А тут еще этот призрак. Мэйфейровский призрак вернулся в свой угол и смотрел на меня оттуда глазами, полными такой злобы, какой мне еще не доводилось видеть ни у одного существа на свете, будь то вампир или человек.
Я рассмотрел его повнимательнее: мужчина, лет около шестидесяти, коротко подстриженные, белые как снег, вьющиеся волосы, правильные черты лица и благородная осанка. Трудно сказать, почему он выглядел именно на шестьдесят, разве что в тот земной период своей жизни он чувствовал себя особенно сильным. Я достоверно знал, что он умер задолго до Моны и, следовательно, мог выбрать для себя любое обличье.
Призрак никак не отреагировал на мои размышления. В его неподвижности было что-то настолько зловещее, что я начал терять самообладание.
– Ладно, молчишь, так молчи, – сердито сказал я, злясь на себя за дрожь в голосе. – Какого черта ты меня преследуешь? Ты что, думаешь, я могу все исправить, вернуть назад? Не могу. Никто не может. Хочешь, чтобы она умерла, преследуй ее, а не меня.
Никакой реакции.
И никоим образом не мог я умалить достоинство женщины, которая только что помахала мне рукой на прощание, чьи соленые слезы я все еще ощущал на своих губах. Не стоит и пытаться. Да что же со мной происходит, в конце концов?
В этот момент в гостиную, вытирая руки о фартук, заглянула из коридора Большая Рамона.
– Ну вот, теперь у нас появился еще один сумасшедший: разговаривает сам с собой, да еще и прямо у стола, возле которого непонятно зачем постоянно вертелся дедушка Уильям. Это я о призраке, часто являвшемся Квинну. Мы с Жасмин тоже его видели.
– Какой стол? Где? – отрывисто спросил я. – Кто такой дедушка Уильям?
Честно говоря, я знал эту историю. И видел стол, на который каждый раз указывал призрак, являвшийся Квинну.

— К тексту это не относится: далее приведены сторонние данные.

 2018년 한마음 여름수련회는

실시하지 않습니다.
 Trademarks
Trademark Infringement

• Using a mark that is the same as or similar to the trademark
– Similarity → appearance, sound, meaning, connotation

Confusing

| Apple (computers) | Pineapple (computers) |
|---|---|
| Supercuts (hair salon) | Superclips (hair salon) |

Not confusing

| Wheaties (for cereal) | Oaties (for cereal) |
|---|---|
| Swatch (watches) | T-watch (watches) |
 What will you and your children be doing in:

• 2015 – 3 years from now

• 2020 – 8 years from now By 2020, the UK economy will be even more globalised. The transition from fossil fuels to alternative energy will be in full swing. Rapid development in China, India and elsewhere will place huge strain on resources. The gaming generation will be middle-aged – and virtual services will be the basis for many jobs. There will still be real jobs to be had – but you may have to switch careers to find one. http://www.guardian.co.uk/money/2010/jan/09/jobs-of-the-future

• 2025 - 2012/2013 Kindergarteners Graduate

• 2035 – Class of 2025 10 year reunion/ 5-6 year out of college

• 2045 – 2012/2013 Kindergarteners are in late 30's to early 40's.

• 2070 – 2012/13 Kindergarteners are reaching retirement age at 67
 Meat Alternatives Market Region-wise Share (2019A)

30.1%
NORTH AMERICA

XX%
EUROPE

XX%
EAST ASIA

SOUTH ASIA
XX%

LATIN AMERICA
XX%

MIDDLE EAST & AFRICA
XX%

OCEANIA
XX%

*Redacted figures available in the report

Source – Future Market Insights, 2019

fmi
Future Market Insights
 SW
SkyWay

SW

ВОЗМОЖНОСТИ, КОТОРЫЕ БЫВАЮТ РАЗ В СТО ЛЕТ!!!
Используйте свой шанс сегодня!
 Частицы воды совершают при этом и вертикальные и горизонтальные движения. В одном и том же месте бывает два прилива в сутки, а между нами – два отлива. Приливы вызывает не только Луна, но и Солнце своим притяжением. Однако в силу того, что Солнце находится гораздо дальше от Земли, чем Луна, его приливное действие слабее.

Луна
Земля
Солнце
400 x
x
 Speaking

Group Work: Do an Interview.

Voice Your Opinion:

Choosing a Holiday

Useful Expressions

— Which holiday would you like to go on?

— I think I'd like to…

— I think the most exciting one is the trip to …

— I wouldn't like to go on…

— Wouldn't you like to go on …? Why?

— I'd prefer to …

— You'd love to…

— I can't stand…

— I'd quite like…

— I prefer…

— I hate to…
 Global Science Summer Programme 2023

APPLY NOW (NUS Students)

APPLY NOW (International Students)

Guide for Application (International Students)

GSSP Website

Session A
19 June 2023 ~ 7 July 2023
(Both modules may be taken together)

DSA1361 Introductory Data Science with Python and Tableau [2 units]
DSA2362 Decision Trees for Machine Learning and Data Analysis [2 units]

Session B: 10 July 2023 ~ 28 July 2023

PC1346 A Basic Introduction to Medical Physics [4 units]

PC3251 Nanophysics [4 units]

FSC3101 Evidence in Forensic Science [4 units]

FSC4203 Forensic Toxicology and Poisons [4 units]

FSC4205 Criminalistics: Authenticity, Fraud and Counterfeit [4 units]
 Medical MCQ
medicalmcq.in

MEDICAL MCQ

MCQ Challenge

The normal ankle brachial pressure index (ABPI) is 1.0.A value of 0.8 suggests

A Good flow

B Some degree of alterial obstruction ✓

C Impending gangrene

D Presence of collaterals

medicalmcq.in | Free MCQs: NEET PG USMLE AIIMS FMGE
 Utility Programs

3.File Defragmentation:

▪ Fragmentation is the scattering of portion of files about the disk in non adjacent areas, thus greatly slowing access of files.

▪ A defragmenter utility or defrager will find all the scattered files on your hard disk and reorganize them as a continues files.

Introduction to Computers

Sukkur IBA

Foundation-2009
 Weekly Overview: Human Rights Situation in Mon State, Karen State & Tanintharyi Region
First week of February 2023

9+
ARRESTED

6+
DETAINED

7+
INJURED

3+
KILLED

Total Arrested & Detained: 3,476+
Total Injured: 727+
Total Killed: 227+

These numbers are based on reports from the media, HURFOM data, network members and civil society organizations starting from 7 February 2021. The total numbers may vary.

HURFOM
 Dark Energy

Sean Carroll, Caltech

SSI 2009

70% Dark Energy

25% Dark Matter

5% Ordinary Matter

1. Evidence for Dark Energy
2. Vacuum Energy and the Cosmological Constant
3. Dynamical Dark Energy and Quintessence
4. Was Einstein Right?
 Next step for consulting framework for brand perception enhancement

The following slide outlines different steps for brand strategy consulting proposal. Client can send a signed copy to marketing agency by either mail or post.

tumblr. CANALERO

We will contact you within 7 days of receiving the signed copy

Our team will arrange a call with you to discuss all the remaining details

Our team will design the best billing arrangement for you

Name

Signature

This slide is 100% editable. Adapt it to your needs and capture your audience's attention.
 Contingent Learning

И все они из года в год обыскивали этот стол, но так ничего и не нашли.
Очнись, идиот!
Наверху влюбленный Квинн безуспешно старался успокоить Мону.
Томми и неизменно безупречный Нэш спустились к ужину и, негромко что-то обсуждая, прошли в столовую. Меня они не заметили.
Я подошел к витрине с камеями возле пианино. Расстояние между мной и призраком, таким образом, увеличилось, он остался далеко справа, но это ничего не меняло: горевшие злобой глаза продолжали меня преследовать, следили за каждым моим движением.
В застекленной, никогда не запиравшейся витрине были выставлены камеи тетушки Куин. Я поднял стеклянную крышку, которая крепилась петлями на манер книжной обложки, и взял в руки камею с изображением Посейдона и его супруги, мчащихся на колеснице, запряженной морскими коньками, по вздымающимся волнам. Мастерски выполненная картина смотрелась круто.
Положив камею в карман, я поспешил наверх.
Мону я нашел лежащей на усыпанной цветами кровати. Она рыдала, заливаясь слезами, в то время как отчаявшийся Квинн стоял в изголовье и пытался утешить возлюбленную.
Никогда еще я не видел, чтобы Квинн был так напуган. Я жестом дал ему понять, что все прошло как надо.
Призрака в спальне не было. Я не ощущал его присутствия и не видел его. Стало быть, он проявлял осторожность и не хотел светиться перед Моной.
Мона, обнаженная, с разметавшимися волосами, рыдала, лежа на кровати. Прекрасное тело мерцало среди цветов. Одежда тетушки Куин, аккуратно сложенная Большой Рамоной, упала и разлетелась по всему полу.
На секунду меня объял ужас. Этот удар я получил по заслугам и вряд ли мог его избежать, однако не собирался рассказывать о нем ни Квинну, ни Моне – никогда, сколько бы времени ни суждено нам еще скитаться по свету. Наверное, это был ужас перед тем, к чему могут привести минутные прихоти и сильная воля. Точнее, к чему они привели. Но, как всегда бывает, анализировать собственные эмоции было некогда.